**Aim of the task**
Convert the items below into a JSON list of strings, one string per line, with blank lines and the pictures left out.

-=-=-=-=-

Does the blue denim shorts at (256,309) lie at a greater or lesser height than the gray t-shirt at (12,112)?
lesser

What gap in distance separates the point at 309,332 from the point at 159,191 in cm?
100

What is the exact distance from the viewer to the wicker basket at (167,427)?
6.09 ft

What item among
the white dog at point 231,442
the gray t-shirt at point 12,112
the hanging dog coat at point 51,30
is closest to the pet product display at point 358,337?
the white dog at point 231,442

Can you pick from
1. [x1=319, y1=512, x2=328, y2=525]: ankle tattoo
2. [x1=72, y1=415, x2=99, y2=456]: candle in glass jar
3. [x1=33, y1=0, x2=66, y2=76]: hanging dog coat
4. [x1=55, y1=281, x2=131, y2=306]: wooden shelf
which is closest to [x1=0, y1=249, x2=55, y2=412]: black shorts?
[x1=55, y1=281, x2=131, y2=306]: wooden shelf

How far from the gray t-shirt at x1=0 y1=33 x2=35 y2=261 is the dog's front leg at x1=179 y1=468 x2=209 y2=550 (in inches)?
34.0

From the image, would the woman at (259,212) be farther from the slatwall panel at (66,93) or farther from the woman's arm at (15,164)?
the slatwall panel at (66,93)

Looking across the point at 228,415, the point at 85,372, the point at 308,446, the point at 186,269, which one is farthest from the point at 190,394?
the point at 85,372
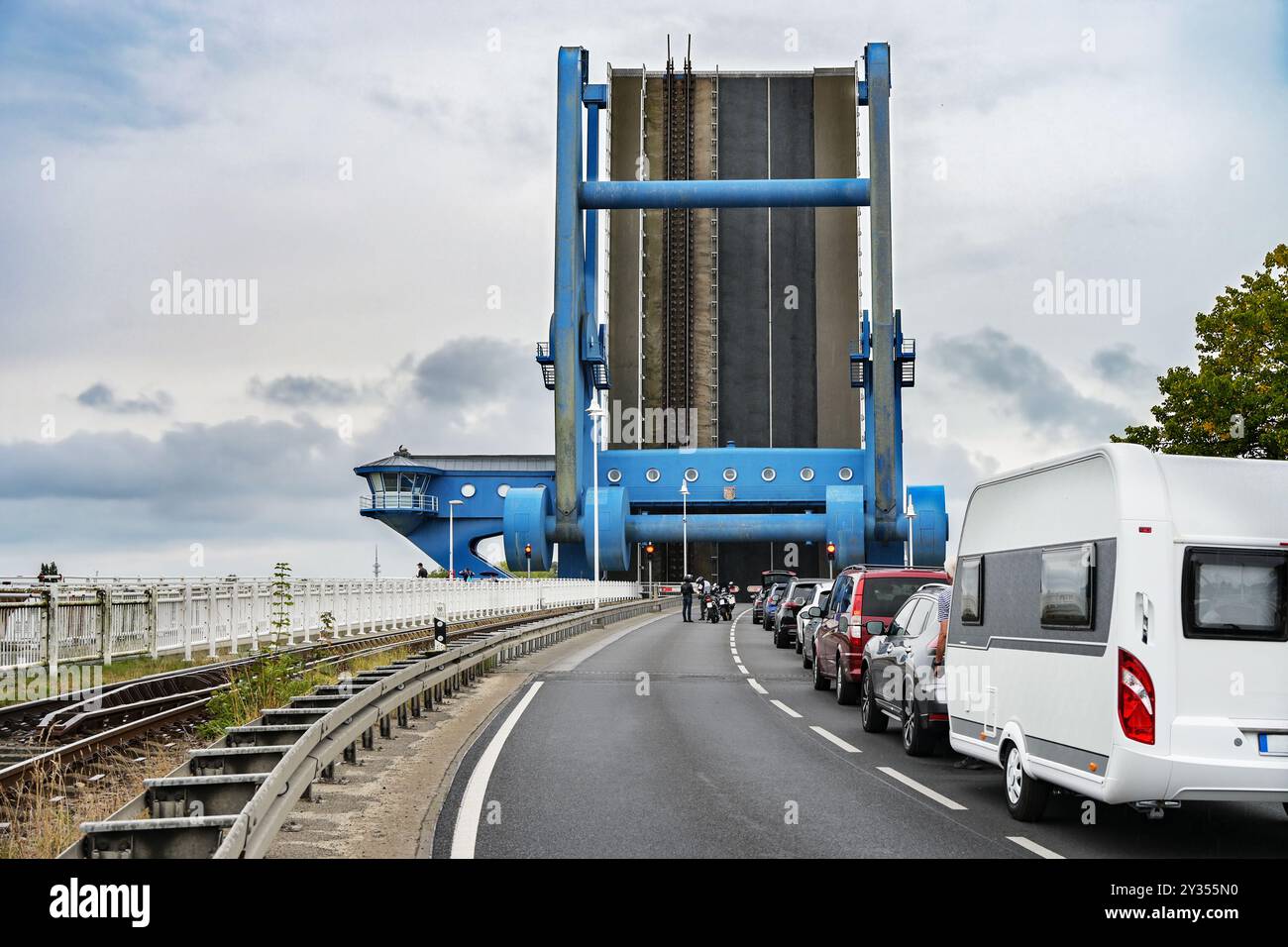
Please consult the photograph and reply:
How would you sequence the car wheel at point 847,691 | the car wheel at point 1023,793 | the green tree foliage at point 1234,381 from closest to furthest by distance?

-=-=-=-=-

**Finished answer**
[
  "Does the blue denim shorts at (256,309) lie at a greater or lesser height than the gray t-shirt at (12,112)?",
  "lesser",
  "What gap in distance separates the point at 309,332 from the point at 159,191 in cm?",
  "100",
  "What is the exact distance from the viewer to the wicker basket at (167,427)?",
  "6.09 ft",
  "What item among",
  "the white dog at point 231,442",
  "the gray t-shirt at point 12,112",
  "the hanging dog coat at point 51,30",
  "is closest to the pet product display at point 358,337?",
  "the white dog at point 231,442",
  "Can you pick from",
  "1. [x1=319, y1=512, x2=328, y2=525]: ankle tattoo",
  "2. [x1=72, y1=415, x2=99, y2=456]: candle in glass jar",
  "3. [x1=33, y1=0, x2=66, y2=76]: hanging dog coat",
  "4. [x1=55, y1=281, x2=131, y2=306]: wooden shelf",
  "which is closest to [x1=0, y1=249, x2=55, y2=412]: black shorts?",
  "[x1=55, y1=281, x2=131, y2=306]: wooden shelf",
  "How far from the gray t-shirt at x1=0 y1=33 x2=35 y2=261 is the dog's front leg at x1=179 y1=468 x2=209 y2=550 (in inches)?",
  "34.0",
  "From the image, would the woman at (259,212) be farther from the slatwall panel at (66,93) or farther from the woman's arm at (15,164)?",
  "the slatwall panel at (66,93)",
  "Looking across the point at 228,415, the point at 85,372, the point at 308,446, the point at 186,269, which one is farthest from the point at 190,394?",
  "the point at 85,372",
  "Please consult the photograph and reply:",
  "How would you sequence the car wheel at point 847,691 | the car wheel at point 1023,793 | the green tree foliage at point 1234,381 from closest to furthest by distance?"
]